____ Record set

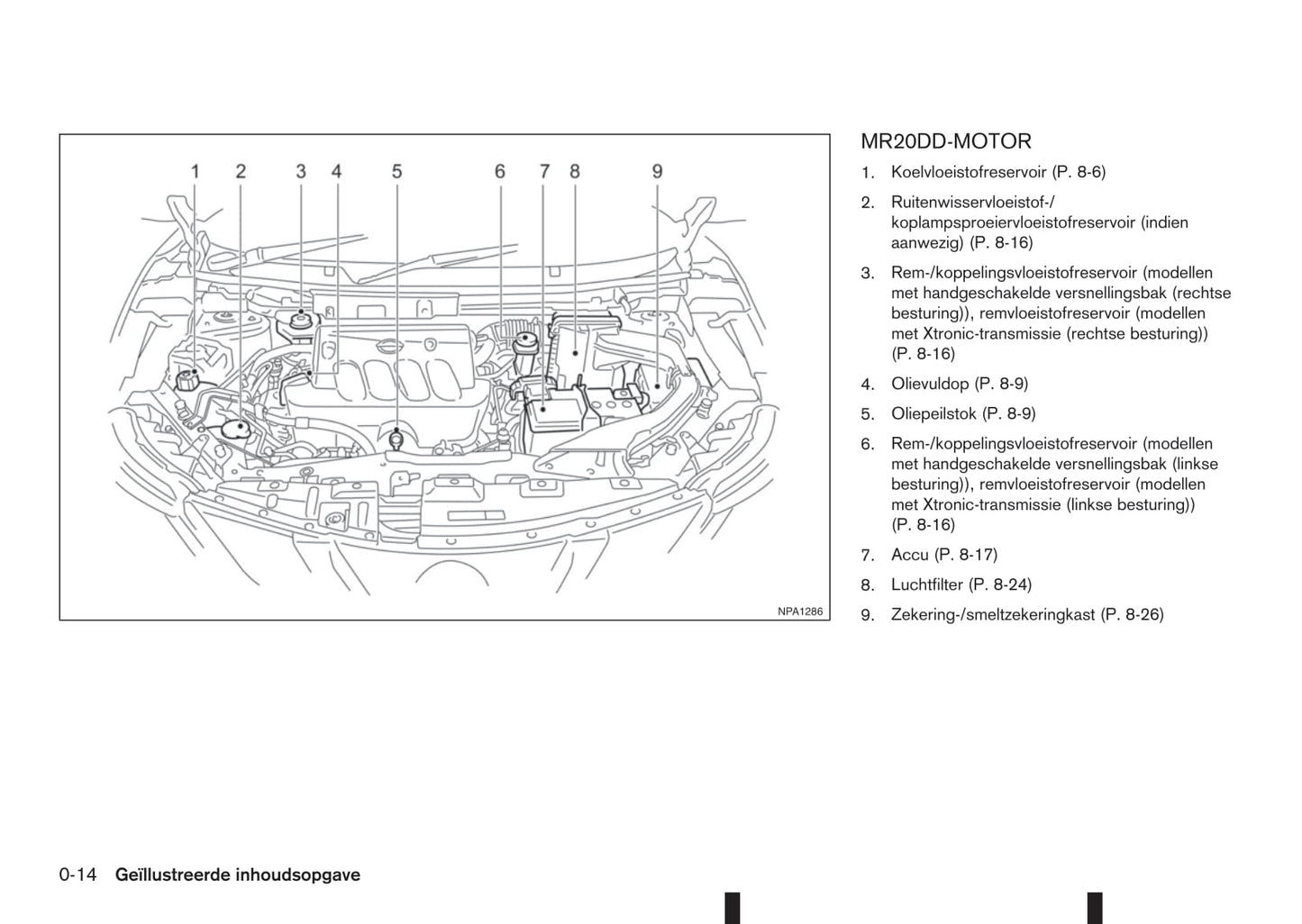 1 2 3 4 5 6 7 8 9

NPA1286

MR20DD-MOTOR

1. Koelvloeistofreservoir (P. 8-6)

2. Ruitenwisservloeistof-/koplampsproeiervloeistofreservoir (indien aanwezig) (P. 8-16)

3. Rem-/koppelingsvloeistofreservoir (modellen met handgeschakelde versnellingsbak (rechtse besturing)), remvloeistofreservoir (modellen met Xtronic-transmissie (rechtse besturing)) (P. 8-16)

4. Olievuldop (P. 8-9)

5. Oliepeilstok (P. 8-9)

6. Rem-/koppelingsvloeistofreservoir (modellen met handgeschakelde versnellingsbak (linkse besturing)), remvloeistofreservoir (modellen met Xtronic-transmissie (linkse besturing)) (P. 8-16)

7. Accu (P. 8-17)

8. Luchtfilter (P. 8-24)

9. Zekering-/smeltzekeringkast (P. 8-26)

0-14 Geïllustreerde inhoudsopgave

________

What is being asked:
With pictures excluded, the material is to be written out exactly as given.

Completed exercise:
 1 2 3 4 5 6 7 8 9

NPA1286

MR20DD-MOTOR

1. Koelvloeistofreservoir (P. 8-6)

2. Ruitenwisservloeistof-/koplampsproeiervloeistofreservoir (indien aanwezig) (P. 8-16)

3. Rem-/koppelingsvloeistofreservoir (modellen met handgeschakelde versnellingsbak (rechtse besturing)), remvloeistofreservoir (modellen met Xtronic-transmissie (rechtse besturing)) (P. 8-16)

4. Olievuldop (P. 8-9)

5. Oliepeilstok (P. 8-9)

6. Rem-/koppelingsvloeistofreservoir (modellen met handgeschakelde versnellingsbak (linkse besturing)), remvloeistofreservoir (modellen met Xtronic-transmissie (linkse besturing)) (P. 8-16)

7. Accu (P. 8-17)

8. Luchtfilter (P. 8-24)

9. Zekering-/smeltzekeringkast (P. 8-26)

0-14 Geïllustreerde inhoudsopgave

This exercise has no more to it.